Zadanie 1: Wymień wszystkie warunki, które według artykułu o Polskim Ładzie muszą spełniać osoby objęte ulgą dla klasy średniej zaproponowaną w środę przez klub PiS.

Tekst źródłowy:
# # # # #

Trwa ładowanie...
Notowania
Przejdź na
oprac. KBB
|

Polski Ład idzie przez Sejm. Jest zmiana dla prowadzących własną działalność

47
Podziel się:

Rewolucja podatkowa PiS coraz bliżej. Projekt zmian, które składają się na podatkową część "Polskiego Ładu", był w środę dyskutowany w Sejmie. Są nowe propozycje. Skorzystać mają m.in. osoby prowadzące jednoosobową działalność gospodarczą.

Polski Ład idzie przez Sejm. Jest zmiana dla prowadzących własną działalność
Propozycje podatkowe "Polskeigo ładu" przeszły przez Sejm. Teraz zajmie się nimi Senat (PAP, Mateusz Marek)

W środę w Sejmie odbyło się drugie czytanie rządowego projektu zmian podatkowych przewidzianych w Polskim Ładzie. W trakcie debaty większość klubów parlamentarnych złożyła kolejne poprawki do projektowanych zmian. Tym samym głośna rewolucja rządu została ponownie skierowana do prac w sejmowej komisji finansów.

PiS musi ustawę uchwalić szybko, tak, by nowe przepisy podatkowe obowiązywały od 2022 r. Jak już pisaliśmy w money.pl, eksperci mówią wprost o "biegunce legislacyjnej" i dają inne kraje za przykład.

W środę klub PiS zaproponował kilka kolejnych zmian do projektowanej noweli. Wyjaśnił, że jedna z nich dotyczy wprowadzenia ulgi dla klasy średniej dla osób prowadzących jednoosobową działalność gospodarczą, które rozliczają się na skali podatkowej i zarabiają do 13 tys. zł.

Zobacz także: Podatki mocno wzrosną i to już niedługo. "Rząd oszukuje społeczeństwo"

# # # # #

Dane wejściowe:

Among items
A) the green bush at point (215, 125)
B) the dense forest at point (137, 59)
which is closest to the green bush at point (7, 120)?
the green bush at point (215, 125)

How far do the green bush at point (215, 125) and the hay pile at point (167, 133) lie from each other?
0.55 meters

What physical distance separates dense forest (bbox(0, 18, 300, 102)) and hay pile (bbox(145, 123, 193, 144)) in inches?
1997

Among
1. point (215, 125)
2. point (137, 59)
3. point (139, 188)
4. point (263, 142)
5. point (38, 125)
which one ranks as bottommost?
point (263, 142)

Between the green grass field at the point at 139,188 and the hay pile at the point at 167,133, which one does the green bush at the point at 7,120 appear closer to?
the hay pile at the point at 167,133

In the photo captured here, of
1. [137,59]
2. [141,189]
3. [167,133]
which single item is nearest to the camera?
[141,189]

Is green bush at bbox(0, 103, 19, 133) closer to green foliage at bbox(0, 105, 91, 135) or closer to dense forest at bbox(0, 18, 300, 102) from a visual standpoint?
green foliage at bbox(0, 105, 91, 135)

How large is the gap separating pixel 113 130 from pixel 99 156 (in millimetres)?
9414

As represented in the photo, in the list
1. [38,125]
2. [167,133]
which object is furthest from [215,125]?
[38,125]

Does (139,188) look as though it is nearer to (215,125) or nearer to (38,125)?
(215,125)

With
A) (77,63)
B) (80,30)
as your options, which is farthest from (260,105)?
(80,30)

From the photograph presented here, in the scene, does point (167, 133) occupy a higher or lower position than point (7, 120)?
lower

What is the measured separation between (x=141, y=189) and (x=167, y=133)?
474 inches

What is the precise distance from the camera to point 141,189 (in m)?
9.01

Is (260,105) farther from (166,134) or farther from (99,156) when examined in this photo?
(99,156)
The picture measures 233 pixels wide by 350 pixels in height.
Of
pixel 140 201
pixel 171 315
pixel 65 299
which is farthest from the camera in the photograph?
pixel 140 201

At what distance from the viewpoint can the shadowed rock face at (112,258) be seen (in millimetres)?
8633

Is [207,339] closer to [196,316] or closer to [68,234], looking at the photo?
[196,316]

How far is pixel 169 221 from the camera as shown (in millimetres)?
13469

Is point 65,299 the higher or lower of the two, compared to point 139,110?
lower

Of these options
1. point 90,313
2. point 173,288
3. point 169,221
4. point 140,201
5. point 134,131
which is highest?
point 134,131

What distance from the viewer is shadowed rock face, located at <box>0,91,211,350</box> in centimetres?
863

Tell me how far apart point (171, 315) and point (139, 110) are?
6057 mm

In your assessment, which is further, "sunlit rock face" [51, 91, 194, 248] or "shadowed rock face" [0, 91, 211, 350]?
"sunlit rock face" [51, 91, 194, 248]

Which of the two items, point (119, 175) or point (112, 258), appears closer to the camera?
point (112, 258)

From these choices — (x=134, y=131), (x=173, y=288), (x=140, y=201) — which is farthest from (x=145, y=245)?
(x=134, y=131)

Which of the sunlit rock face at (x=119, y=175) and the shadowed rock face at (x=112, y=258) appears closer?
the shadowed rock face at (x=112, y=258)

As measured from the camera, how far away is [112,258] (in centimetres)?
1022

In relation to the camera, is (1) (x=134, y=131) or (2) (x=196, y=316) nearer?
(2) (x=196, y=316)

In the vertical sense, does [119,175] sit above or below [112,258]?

# # # # #

Zadanie 2: Zamień „camera” na „lens” w rekordach od wiersza zawierającego „From these choices” do końca rekordów, włącznie, i podaj tylko te wiersze, poza tym bez zmian.

Odpowiedź 1:
- prowadzą jednoosobową działalność gospodarczą
- rozliczają się na skali podatkowej
- zarabiają do 13 tys. zł

Odpowiedź 2:
From these choices — (x=134, y=131), (x=173, y=288), (x=140, y=201) — which is farthest from (x=145, y=245)?
(x=134, y=131)

Which of the sunlit rock face at (x=119, y=175) and the shadowed rock face at (x=112, y=258) appears closer?
the shadowed rock face at (x=112, y=258)

As measured from the lens, how far away is [112,258] (in centimetres)?
1022

In relation to the lens, is (1) (x=134, y=131) or (2) (x=196, y=316) nearer?
(2) (x=196, y=316)

In the vertical sense, does [119,175] sit above or below [112,258]?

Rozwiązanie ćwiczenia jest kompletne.